» **Written problem**
Copy out the data word for word, starting at the line containing "Is the point at 133,655" and continuing through the final line of the data.
───── Supplied material ─────
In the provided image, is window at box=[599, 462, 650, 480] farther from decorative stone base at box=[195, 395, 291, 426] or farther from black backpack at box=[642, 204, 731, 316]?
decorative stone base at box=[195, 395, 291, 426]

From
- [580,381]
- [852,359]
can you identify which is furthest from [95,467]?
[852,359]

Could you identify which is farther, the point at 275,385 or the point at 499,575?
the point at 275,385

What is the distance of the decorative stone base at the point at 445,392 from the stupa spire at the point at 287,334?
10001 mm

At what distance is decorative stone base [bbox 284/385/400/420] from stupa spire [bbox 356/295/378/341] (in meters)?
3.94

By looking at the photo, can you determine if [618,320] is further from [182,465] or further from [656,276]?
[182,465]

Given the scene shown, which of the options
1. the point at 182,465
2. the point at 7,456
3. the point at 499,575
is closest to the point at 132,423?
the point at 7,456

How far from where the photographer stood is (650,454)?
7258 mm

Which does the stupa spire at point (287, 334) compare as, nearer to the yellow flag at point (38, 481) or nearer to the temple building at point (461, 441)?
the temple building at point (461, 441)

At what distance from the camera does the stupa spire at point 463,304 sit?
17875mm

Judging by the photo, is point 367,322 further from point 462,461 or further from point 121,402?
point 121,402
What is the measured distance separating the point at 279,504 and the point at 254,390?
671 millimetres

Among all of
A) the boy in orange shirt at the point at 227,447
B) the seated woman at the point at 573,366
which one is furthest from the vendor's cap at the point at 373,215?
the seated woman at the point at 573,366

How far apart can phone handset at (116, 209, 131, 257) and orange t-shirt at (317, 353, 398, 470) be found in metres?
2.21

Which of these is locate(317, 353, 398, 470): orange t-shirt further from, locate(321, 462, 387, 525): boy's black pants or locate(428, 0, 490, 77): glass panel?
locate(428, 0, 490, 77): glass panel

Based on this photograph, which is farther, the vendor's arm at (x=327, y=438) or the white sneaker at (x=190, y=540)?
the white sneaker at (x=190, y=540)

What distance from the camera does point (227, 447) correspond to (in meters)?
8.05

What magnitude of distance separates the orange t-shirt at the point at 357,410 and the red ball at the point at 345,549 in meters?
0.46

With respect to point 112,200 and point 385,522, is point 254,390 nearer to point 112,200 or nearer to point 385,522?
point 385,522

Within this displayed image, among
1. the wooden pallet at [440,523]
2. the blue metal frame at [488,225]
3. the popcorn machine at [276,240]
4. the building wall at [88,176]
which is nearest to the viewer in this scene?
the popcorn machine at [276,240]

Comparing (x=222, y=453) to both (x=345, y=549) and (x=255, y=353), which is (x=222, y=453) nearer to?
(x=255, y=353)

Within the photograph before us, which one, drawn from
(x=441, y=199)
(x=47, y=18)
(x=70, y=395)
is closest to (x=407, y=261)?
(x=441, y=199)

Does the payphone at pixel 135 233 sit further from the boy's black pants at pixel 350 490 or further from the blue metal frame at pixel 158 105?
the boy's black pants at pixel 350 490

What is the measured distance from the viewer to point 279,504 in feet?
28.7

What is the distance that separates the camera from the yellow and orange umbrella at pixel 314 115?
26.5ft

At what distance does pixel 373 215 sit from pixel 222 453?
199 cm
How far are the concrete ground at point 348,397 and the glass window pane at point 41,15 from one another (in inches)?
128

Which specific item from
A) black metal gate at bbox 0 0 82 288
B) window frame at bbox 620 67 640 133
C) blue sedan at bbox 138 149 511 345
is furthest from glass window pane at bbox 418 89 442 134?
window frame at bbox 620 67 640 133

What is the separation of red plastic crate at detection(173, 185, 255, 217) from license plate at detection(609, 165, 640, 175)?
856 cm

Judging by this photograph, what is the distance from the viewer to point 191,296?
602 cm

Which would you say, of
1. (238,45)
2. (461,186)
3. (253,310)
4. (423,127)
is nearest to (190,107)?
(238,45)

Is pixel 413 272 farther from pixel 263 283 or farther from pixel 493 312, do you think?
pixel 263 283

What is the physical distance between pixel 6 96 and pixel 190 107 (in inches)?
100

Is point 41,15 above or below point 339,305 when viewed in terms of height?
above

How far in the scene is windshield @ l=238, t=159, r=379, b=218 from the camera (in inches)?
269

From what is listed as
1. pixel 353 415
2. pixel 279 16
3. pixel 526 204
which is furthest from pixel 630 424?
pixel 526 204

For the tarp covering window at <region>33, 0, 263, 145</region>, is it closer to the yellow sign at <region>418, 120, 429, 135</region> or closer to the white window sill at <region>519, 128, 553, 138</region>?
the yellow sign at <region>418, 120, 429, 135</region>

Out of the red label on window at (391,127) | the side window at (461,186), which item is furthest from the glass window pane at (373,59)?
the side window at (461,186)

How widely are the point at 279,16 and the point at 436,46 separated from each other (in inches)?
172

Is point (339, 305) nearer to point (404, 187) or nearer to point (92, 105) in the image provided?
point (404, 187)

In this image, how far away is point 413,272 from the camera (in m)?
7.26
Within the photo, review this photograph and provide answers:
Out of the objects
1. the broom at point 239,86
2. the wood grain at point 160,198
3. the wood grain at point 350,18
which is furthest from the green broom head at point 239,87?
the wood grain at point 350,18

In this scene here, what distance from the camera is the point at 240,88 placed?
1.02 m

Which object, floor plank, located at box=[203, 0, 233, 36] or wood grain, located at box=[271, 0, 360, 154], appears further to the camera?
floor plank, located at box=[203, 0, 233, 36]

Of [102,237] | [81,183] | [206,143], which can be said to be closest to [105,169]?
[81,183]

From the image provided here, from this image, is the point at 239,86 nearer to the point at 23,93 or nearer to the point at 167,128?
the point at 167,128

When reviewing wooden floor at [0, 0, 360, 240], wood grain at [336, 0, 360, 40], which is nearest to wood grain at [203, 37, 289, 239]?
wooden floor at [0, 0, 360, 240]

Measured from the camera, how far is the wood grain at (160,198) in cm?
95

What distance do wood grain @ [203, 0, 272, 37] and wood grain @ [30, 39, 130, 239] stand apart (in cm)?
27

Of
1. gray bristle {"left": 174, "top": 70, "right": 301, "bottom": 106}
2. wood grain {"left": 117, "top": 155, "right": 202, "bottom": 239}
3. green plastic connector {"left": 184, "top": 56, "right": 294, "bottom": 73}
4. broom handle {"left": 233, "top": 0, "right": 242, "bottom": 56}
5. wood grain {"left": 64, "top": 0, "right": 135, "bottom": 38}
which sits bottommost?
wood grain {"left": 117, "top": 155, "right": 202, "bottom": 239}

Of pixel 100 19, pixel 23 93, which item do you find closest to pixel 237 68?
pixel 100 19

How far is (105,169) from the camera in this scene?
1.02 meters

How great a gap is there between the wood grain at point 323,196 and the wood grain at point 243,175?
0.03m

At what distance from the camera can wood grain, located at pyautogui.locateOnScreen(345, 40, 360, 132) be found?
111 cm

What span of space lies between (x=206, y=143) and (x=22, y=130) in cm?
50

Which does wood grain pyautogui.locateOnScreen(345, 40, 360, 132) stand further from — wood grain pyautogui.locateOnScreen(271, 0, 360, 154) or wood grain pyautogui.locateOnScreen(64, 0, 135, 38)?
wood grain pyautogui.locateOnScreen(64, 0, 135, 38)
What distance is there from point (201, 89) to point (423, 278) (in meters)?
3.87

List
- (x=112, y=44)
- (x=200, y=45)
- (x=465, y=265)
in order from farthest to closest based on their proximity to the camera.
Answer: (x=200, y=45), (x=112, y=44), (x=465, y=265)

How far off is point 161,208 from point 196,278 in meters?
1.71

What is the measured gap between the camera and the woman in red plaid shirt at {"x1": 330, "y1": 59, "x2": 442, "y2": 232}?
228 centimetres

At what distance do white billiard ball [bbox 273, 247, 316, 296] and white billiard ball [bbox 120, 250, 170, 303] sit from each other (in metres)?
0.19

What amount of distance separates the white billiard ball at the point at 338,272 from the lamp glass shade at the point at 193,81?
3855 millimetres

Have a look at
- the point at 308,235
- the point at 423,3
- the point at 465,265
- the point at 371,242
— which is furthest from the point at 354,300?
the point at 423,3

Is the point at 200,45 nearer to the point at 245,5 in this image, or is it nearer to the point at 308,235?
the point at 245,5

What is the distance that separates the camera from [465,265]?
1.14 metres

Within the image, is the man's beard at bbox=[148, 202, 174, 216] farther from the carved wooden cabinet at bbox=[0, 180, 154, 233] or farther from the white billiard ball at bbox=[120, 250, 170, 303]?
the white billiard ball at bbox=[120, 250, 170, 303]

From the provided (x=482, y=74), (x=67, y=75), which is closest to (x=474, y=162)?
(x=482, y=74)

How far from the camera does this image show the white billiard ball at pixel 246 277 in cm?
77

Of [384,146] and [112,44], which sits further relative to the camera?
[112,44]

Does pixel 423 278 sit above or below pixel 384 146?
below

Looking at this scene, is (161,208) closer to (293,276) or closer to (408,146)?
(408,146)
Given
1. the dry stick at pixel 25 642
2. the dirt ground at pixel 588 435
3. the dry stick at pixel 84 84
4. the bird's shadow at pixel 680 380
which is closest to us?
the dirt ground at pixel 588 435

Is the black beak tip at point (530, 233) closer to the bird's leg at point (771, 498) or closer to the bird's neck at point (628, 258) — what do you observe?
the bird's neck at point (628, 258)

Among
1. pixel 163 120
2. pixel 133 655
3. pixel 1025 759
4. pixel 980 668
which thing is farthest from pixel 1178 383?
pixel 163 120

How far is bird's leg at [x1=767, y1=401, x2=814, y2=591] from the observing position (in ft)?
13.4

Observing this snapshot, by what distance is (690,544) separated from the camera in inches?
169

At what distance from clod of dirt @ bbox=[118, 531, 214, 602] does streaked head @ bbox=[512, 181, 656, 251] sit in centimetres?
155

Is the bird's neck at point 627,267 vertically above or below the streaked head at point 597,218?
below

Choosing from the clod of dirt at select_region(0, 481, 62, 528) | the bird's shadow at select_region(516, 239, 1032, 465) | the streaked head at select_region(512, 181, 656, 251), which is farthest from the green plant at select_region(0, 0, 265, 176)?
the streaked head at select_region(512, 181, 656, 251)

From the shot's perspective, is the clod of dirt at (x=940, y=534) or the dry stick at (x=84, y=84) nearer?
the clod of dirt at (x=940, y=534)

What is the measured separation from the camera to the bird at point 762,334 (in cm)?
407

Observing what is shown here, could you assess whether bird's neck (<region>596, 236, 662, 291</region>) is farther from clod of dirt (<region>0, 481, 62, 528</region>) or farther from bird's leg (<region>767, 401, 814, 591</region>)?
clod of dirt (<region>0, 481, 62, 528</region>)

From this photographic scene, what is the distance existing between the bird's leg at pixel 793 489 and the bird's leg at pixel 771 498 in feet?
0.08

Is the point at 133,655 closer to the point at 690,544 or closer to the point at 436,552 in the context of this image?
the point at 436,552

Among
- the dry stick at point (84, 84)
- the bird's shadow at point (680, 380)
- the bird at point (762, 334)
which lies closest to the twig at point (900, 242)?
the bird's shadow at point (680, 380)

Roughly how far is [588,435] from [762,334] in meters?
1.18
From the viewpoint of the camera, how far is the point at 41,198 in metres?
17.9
─────
» **Result**
Is the point at 133,655 closer to the point at 690,544 or closer to the point at 436,552 in the context of this image?
the point at 436,552

Among
- the dry stick at point (84, 84)
- the bird's shadow at point (680, 380)
- the bird at point (762, 334)
which lies closest to the twig at point (900, 242)?
the bird's shadow at point (680, 380)

Roughly how far is [588,435] from [762,334] in meters?
1.18
From the viewpoint of the camera, how far is the point at 41,198 in metres?
17.9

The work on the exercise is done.